I am the type of person who loves staying busy, always running around getting stuff done and trying new things. I love exercising and just being active, and hate being stuck in the house!  I am also such a morning person that I would spring out of bed at 7 or 8 in the morning and workout or do homework just to start off the day.  As you can imagine, this new lifestyle was very, very tough for me to grasp.  I learned that I would need to rest my body and really limit my activity meaning no more working out, and no more of the morning runs that I love.  I was so tired that I literally could not wake up in the morning even if I had gone to bed earlier the night before.  So basically, between the fatigue and body aches, I was told to really take it easy meaning I would need to stay resting in my apartment.  As you can imagine, I was going to have to miss out on a lot of social events.  

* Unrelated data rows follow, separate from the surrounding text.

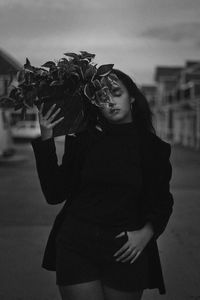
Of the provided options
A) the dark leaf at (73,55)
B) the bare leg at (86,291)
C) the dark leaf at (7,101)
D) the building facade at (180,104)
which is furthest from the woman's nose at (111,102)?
the building facade at (180,104)

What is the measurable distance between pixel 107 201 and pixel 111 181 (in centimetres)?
9

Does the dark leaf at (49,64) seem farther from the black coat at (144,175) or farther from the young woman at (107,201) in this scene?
the black coat at (144,175)

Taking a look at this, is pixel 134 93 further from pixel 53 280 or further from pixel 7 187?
pixel 7 187

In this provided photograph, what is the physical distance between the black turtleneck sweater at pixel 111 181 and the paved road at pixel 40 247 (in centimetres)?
222

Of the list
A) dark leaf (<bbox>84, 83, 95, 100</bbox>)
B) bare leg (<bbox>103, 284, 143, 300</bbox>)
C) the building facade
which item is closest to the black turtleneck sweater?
dark leaf (<bbox>84, 83, 95, 100</bbox>)

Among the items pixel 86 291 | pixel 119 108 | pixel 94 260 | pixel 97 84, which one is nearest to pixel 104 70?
pixel 97 84

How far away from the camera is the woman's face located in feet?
7.51

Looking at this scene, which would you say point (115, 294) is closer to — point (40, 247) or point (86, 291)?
point (86, 291)

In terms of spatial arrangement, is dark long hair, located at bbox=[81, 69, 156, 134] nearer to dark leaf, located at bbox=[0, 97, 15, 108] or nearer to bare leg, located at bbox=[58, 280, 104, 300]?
dark leaf, located at bbox=[0, 97, 15, 108]

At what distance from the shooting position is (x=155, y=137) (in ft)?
7.49

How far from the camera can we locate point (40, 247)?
593 centimetres

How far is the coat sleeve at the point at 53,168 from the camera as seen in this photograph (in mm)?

So how did I mesh this new lifestyle in with the lifestyle I typically lived at school?  I continued to drag myself out of bed early because with Lyme, getting out of bed is a very long process so this kept me from being late to class.  My typical morning at that time: I would wake up, shower, get back in bed until I had enough energy to get ready, start getting ready for the day and taking breaks in between.  I drank lots and lots of coffee just to get through an average morning routine.  I was so sick that I could barely walk to and from class so I would come right back to my apartment and get back in bed.  I finished all of my school work while I was laying in bed.  So yeah, aside from a handful of social events and doctors appointments, I spent majority of my first semester of my senior year....in my bed.  And yes, I did suck as much as it sounds.

Now I am three weeks away from graduation, I have definitely improved from these past months, but I still have a ways to go.  I now have more energy to do more things I just need to prioritize and save my energy for the most important things.  As bittersweet as it is to leave the place I have made some of the best memories in the past four years, I am so incredibly happy to be graduating because it is a huge accomplishment for me.  It just goes to show, that if you want it bad enough, and try hard enough you can make it happen, no matter what gets in your way!